There is no required textbook, but students may find the texts below to be helpful. These are all free and accessible to students for further reading. The Instructor may refer to certain sections of these texts in the course content. The asterisk * means these are accessible from the University Library as E-books.

R

  • *Data Wrangling with R. Boehmke.
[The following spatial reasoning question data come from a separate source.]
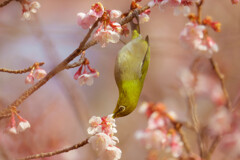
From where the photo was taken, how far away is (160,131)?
11.4 feet

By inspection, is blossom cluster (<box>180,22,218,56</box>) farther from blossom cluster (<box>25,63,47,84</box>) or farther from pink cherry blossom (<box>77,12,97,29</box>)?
blossom cluster (<box>25,63,47,84</box>)

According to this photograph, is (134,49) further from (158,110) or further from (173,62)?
(173,62)

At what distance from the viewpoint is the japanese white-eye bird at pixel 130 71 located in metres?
2.71

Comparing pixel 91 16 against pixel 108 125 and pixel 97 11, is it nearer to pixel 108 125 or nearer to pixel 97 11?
pixel 97 11

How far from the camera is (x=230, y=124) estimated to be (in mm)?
3418

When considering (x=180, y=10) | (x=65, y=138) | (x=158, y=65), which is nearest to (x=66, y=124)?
(x=65, y=138)

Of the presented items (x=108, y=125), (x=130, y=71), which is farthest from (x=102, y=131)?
(x=130, y=71)

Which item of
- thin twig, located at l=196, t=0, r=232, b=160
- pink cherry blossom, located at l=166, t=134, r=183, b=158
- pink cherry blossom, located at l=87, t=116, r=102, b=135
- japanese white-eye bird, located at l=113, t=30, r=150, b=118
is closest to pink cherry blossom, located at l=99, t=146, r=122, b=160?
pink cherry blossom, located at l=87, t=116, r=102, b=135

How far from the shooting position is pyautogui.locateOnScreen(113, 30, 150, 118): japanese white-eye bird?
8.89 feet

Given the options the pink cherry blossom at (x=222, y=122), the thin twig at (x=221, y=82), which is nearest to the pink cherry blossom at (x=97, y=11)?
the thin twig at (x=221, y=82)

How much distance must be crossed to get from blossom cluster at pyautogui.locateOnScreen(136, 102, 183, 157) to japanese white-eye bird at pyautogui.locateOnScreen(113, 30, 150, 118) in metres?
0.62

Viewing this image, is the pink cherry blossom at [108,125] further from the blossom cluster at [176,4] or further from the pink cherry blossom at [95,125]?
the blossom cluster at [176,4]

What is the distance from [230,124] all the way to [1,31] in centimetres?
409

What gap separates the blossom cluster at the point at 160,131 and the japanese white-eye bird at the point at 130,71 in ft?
2.02
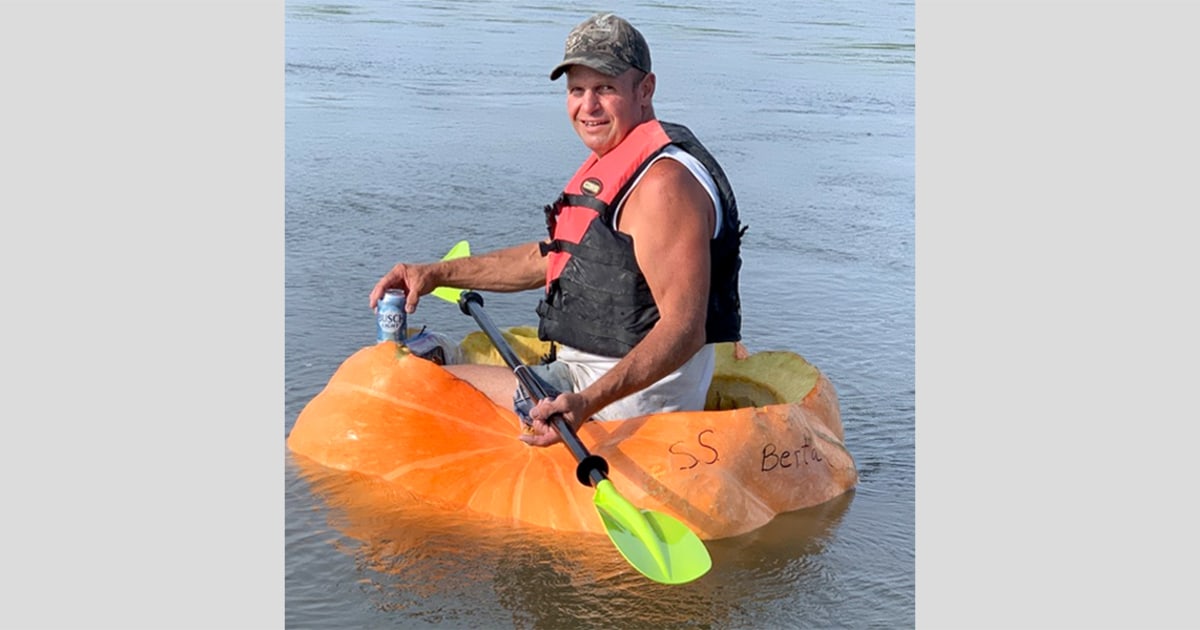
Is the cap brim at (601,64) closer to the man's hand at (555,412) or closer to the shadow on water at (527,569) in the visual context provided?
the man's hand at (555,412)

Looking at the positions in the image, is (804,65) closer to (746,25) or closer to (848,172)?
(746,25)

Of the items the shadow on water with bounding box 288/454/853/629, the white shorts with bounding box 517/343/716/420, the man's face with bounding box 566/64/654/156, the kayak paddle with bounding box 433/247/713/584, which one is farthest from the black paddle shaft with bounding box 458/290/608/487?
the man's face with bounding box 566/64/654/156

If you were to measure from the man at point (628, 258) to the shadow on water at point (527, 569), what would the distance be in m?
0.35

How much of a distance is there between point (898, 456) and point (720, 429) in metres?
1.16

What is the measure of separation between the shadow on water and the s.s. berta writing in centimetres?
18

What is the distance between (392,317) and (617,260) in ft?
2.84

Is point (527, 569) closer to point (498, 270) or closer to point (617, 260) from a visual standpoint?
point (617, 260)

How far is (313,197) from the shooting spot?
8.29m

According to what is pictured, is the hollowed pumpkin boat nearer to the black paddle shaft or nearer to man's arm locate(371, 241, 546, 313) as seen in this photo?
the black paddle shaft

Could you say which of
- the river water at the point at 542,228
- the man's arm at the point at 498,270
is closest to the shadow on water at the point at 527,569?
the river water at the point at 542,228

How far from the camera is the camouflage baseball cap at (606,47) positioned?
14.5ft

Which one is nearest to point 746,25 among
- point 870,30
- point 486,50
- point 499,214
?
point 870,30

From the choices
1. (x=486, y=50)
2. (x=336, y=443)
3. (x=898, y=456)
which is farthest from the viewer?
(x=486, y=50)

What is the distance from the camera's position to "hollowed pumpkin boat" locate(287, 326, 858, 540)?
442 cm
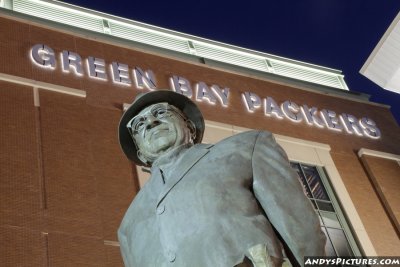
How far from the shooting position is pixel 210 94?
19156 millimetres

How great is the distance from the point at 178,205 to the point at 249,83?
17.4 meters

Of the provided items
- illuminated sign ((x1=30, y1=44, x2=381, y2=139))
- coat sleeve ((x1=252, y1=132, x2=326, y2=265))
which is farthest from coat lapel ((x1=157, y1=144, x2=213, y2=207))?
illuminated sign ((x1=30, y1=44, x2=381, y2=139))

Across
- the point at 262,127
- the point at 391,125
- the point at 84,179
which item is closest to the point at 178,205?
the point at 84,179

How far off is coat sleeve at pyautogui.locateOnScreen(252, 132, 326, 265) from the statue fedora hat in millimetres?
920

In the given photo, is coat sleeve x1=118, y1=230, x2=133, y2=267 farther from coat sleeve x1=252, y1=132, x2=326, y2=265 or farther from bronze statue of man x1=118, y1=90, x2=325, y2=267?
coat sleeve x1=252, y1=132, x2=326, y2=265

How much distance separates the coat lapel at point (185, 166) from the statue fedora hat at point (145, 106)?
52 cm

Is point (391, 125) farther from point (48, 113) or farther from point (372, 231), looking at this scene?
point (48, 113)

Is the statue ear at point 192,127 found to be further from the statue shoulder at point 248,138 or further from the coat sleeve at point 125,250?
the coat sleeve at point 125,250

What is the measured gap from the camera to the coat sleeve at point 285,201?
3.41 meters

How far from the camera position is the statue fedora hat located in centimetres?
455

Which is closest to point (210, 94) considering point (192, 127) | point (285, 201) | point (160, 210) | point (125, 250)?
point (192, 127)

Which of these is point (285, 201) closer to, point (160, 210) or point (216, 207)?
point (216, 207)

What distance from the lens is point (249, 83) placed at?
2089cm

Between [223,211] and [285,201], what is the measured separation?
0.35 meters
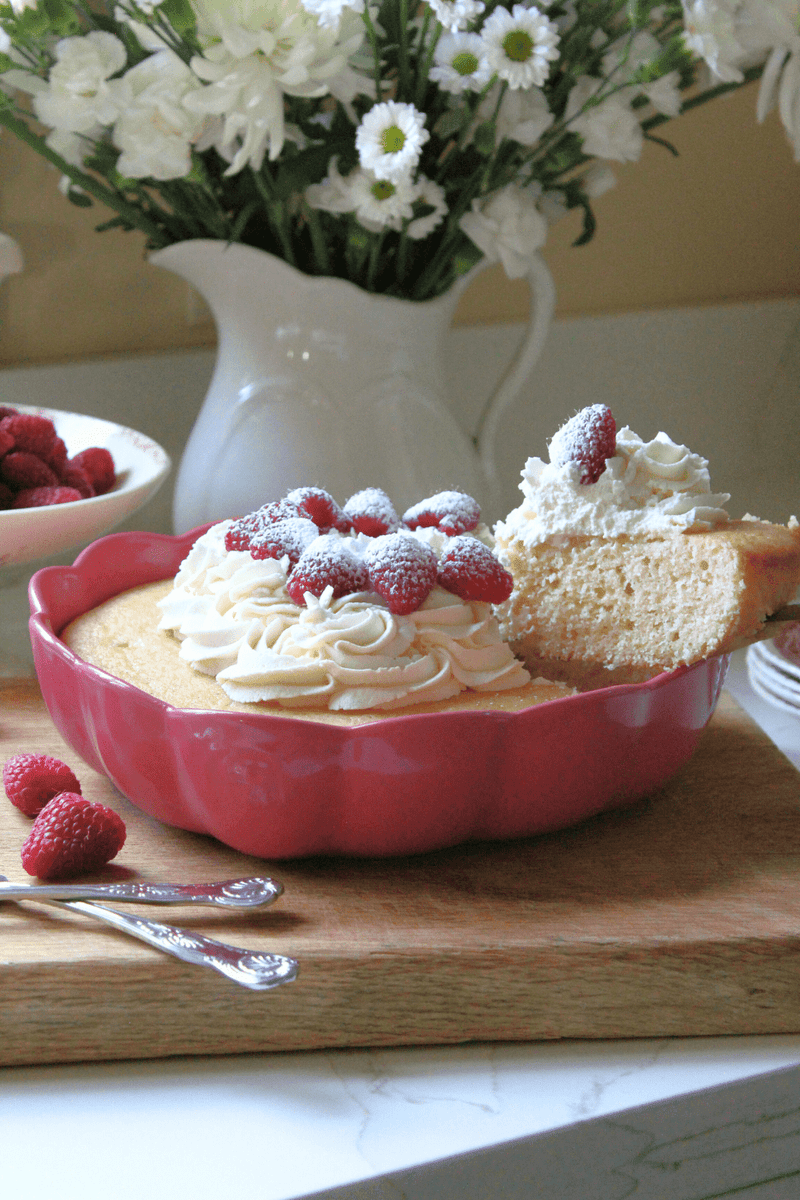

Springer, Cham. http://www.library.illinois.edu/proxy/go.php?url=http://dx.doi.org/10.1007/978-3-319-45599-0
  • *R for Data Science. Wickham and Grolemund. O’Reilly Media, Inc. https://learning.oreilly.com/library/view/-/9781491910382/?ar

Markdown

  • The Markdown Guide. Cone. https://www.markdownguide.org/getting-started

RMarkdown

  • RMarkdown Cheat Sheet. RStudio. https://rstudio.com/wp-content/uploads/2015/02/rmarkdown-cheatsheet.pdf

Git and GitHub

  • Happy Git and GitHub for the useR. Bryan et al. https://happygitwithr.com/

Software

The course requires students to already have a fundamental and operational understanding of R. It is recommended that students with no familiarity in R understand that this course will not discuss fundamental and operational usage of R.

Calendar

Below is a calendar of topics and tentative assignment deadlines.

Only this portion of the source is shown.